§ **What is required**
Reproduce the lines word for word, beginning with the line that contains "this 960×640 image." and ending after the line that contains "broken concrete slab [624, 268, 816, 352]", and give no other lines from the entries.

§ **Input**
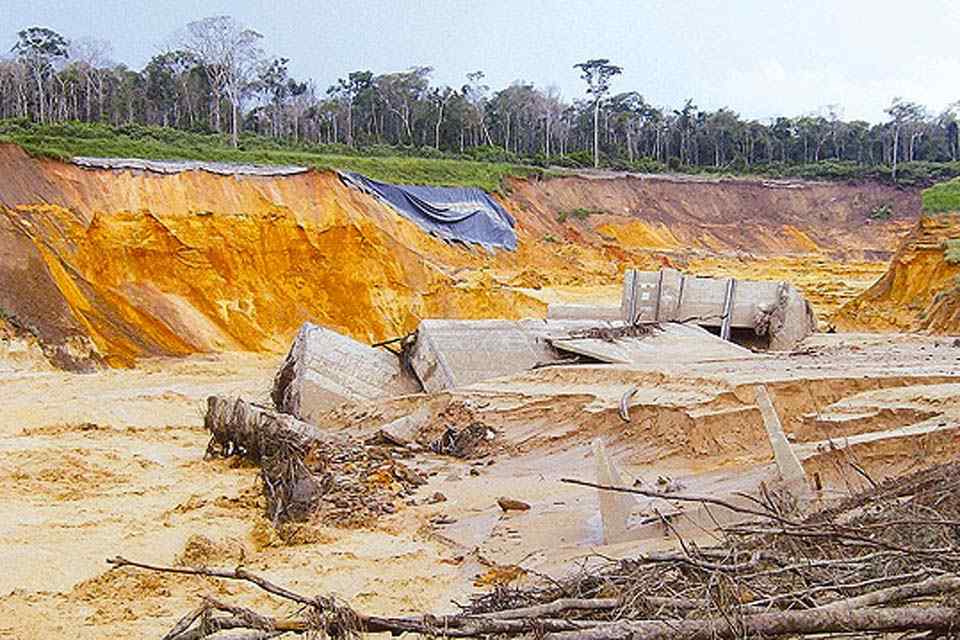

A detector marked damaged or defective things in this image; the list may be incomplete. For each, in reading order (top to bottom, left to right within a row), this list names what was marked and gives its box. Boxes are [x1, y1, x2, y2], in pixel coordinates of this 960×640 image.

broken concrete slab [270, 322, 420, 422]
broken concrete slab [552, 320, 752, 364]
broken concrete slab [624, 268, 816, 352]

==

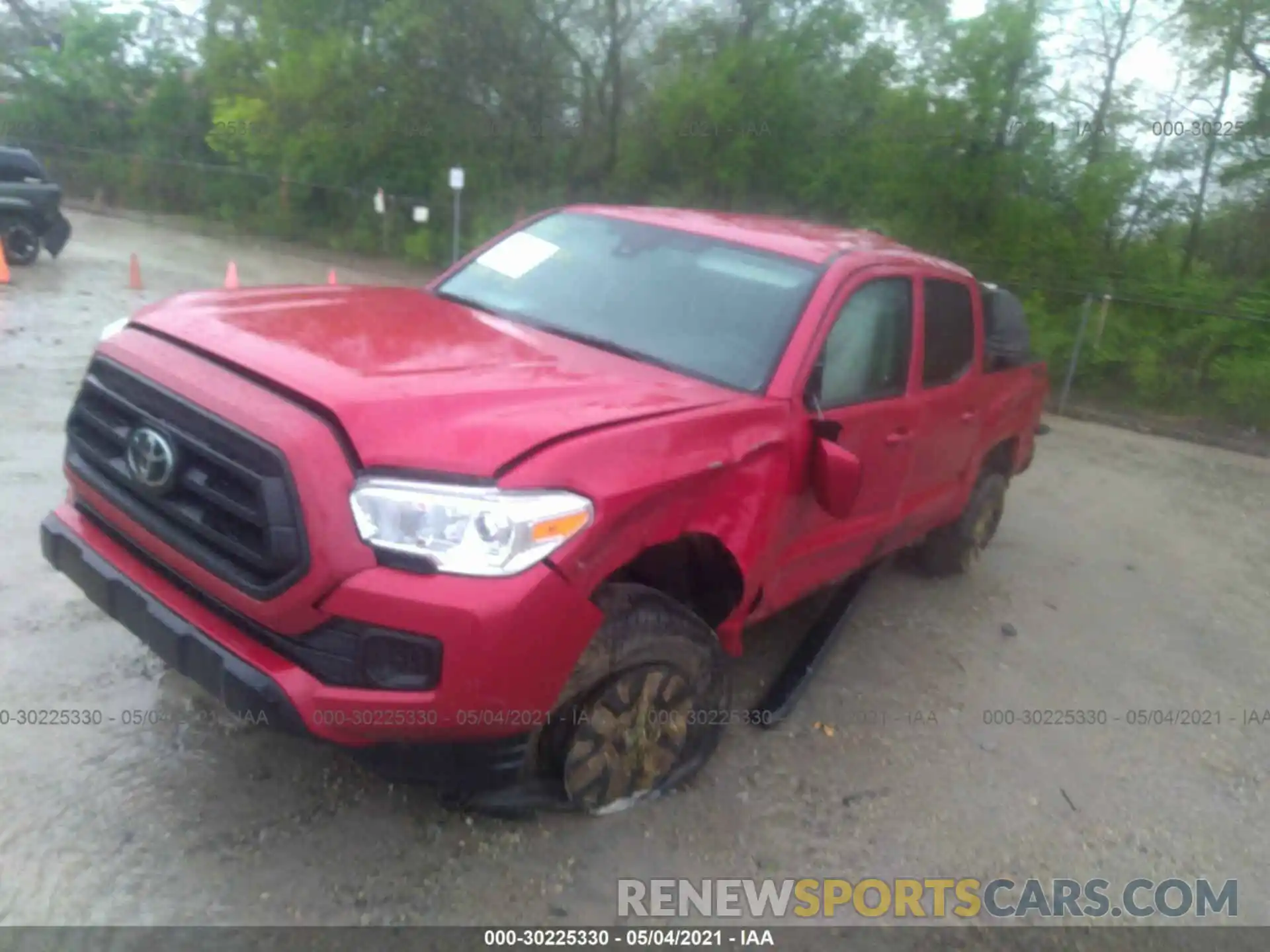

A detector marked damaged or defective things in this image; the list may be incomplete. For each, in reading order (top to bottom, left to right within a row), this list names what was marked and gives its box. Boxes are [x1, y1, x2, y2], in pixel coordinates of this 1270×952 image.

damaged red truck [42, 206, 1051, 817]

§ **Output for this task**
A detector marked damaged or defective things in this image; the list may be incomplete. For each, in reading order (top to bottom, left to right within a row), this list names what was marked and gives its box. Boxes are [x1, y1, x2, y2], in pixel coordinates of this 960×640 image.

broken concrete slab [270, 322, 420, 422]
broken concrete slab [552, 320, 752, 364]
broken concrete slab [624, 268, 816, 352]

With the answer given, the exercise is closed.